Secondary school is the only place in the world where a bully can use means, motive and opportunity to commit a crime, and still get away with it. Before the age of 18, “law” and “crime”--at least as adults understand it--do not exist. In a bully's eyes, the worst case scenario is expulsion, but even that is temporary. As a last resort, the bully may get sent to juvenile detention, but his record will be wiped clean on his 18th birthday.
Would bullying cease to exist if we stopped calling it bullying, and started referring to it as legal assault?
The word “bully” is part of the problem. A “bully” refers to a young person who, without provocation, physically or emotionally harms another young person. Translation into real-world terms: aggravated assault. Imagine you are sitting in your office, reading a memo from your boss, and a co-worker walks up to you and physically punches you in the face. You tell your boss, who consequently “suspends” your co-worker, but he's back next week and guess who he's even more mad at? You. No lessons were “learned” from being sent home for a week. Suspension does not equal rehabilitation.

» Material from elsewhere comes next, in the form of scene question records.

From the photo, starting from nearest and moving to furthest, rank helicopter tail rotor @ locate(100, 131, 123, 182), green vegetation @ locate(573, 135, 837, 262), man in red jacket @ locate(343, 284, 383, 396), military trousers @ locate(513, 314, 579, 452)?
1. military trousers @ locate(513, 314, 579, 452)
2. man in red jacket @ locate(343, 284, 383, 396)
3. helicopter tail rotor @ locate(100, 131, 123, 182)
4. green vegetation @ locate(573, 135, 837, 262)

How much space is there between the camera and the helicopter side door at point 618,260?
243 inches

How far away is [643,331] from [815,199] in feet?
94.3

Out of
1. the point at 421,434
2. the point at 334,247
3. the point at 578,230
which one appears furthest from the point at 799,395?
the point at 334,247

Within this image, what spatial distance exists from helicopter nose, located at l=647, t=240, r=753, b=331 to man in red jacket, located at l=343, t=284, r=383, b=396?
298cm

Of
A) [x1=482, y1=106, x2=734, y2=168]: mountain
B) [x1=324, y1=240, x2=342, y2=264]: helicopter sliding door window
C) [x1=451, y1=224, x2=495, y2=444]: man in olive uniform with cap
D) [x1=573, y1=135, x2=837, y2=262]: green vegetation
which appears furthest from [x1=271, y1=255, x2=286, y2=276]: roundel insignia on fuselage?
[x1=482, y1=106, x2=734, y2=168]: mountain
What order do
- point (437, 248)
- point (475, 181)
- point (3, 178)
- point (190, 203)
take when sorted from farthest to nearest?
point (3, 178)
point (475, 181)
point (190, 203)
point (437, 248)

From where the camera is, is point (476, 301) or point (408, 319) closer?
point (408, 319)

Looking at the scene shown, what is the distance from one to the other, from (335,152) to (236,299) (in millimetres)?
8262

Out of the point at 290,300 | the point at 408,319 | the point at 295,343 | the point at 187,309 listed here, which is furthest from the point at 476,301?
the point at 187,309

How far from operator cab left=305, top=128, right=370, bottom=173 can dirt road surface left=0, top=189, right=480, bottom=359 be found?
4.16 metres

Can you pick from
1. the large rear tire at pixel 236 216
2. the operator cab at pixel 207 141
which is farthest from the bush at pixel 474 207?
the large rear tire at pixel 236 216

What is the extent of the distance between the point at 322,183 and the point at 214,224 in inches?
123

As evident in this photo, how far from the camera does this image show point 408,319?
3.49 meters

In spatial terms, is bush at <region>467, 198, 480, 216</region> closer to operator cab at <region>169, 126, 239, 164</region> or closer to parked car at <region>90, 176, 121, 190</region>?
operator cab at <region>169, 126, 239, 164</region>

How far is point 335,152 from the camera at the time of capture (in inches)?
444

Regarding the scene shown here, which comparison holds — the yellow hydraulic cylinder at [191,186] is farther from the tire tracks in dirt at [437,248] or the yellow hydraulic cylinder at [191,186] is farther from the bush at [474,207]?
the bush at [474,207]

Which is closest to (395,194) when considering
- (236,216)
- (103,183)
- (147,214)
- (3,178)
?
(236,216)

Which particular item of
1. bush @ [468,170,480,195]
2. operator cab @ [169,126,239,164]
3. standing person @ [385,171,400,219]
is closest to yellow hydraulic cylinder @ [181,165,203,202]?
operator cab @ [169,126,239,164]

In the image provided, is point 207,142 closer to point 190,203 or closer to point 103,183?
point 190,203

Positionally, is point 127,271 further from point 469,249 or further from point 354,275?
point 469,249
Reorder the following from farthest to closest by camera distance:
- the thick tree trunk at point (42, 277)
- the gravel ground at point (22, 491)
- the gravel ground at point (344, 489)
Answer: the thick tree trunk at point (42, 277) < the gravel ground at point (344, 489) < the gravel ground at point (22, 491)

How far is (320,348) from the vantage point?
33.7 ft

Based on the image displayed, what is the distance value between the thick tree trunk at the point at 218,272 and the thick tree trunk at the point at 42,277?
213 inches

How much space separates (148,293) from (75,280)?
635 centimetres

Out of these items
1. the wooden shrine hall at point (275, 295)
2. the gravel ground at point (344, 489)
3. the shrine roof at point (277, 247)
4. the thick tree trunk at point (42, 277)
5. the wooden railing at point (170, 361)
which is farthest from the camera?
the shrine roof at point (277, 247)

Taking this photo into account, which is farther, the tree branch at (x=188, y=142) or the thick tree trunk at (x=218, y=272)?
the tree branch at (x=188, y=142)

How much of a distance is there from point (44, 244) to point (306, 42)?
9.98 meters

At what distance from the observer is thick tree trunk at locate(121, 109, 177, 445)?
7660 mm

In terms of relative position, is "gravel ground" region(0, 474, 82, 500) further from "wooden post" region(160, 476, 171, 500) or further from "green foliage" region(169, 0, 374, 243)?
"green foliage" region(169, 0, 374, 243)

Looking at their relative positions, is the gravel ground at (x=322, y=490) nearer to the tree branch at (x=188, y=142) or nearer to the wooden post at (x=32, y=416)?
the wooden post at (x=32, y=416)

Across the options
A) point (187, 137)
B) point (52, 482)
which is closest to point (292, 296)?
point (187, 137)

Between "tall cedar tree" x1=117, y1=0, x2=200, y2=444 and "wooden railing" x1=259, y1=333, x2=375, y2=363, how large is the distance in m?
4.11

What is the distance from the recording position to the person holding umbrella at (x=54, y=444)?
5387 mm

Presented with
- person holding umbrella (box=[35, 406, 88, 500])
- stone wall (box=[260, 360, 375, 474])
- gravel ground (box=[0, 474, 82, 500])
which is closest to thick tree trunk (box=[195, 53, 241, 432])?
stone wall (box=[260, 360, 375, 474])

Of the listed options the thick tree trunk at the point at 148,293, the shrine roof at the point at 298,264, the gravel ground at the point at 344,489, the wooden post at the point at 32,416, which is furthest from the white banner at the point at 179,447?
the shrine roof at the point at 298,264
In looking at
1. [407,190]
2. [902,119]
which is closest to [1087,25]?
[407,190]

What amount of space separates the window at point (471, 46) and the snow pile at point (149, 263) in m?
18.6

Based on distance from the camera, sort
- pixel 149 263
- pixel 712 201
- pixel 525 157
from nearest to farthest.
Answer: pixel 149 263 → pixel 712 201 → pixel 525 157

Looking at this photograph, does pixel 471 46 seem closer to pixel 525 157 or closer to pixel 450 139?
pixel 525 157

Law makers and state police rarely intervene when it comes to bullying because the act takes place on school property, but if you examine other crimes on school property, like drug possession or sexting, the “jurisdiction” changes from the school to the state. For example, if a young person is caught drinking alcohol or doing drugs, the state can legally enroll him in a drug awareness program, force him to do community service, and even make him take a regular sobriety test. If a young person gets a speeding ticket on the way to school, the state has full authority to send him to a defensive driving course, forfeit his future driving privileges and even force his parents to pay a higher insurance rate. If a student uses a cell phone to send a naked photo to another student, the state can charge him with distributing child pornography and label him as a sex offender.
We treat young people like adults when they are behind the wheel, getting high, or screwing around on their cell phone, but when a young person attacks another young person physically, the school is in charge, and the state looks the other way.
Maybe it's time that changed.
I'm not saying that the state should send bullies to juvenile detention. But a legally-enforced punishment—like anger-management coursework and community service—may work.
If we can make young people sit through hours of defensive driving courses (with all those awful, gruesome videos of accident scenes), they are old enough to sit through eight hours of real-life information on the effects of bullying, techniques to control rage, and group discussion on why bullies are prone to violence. As for the community service, everyone wins, including the bully. The school may think that suspending a bully is the way to go, but refusing a child an education—especially with our current test scores—is not helping anyone.
For the “Bully Law” to work, the state would need to legally enact and enforce a real law. But a decrease in bullied children would mean a rise in the graduation rate, a decrease in trips to the E.R., and most importantly, a lot more children staying alive.
Isn't that the same reason we send kids to defensive driving and drug awareness courses?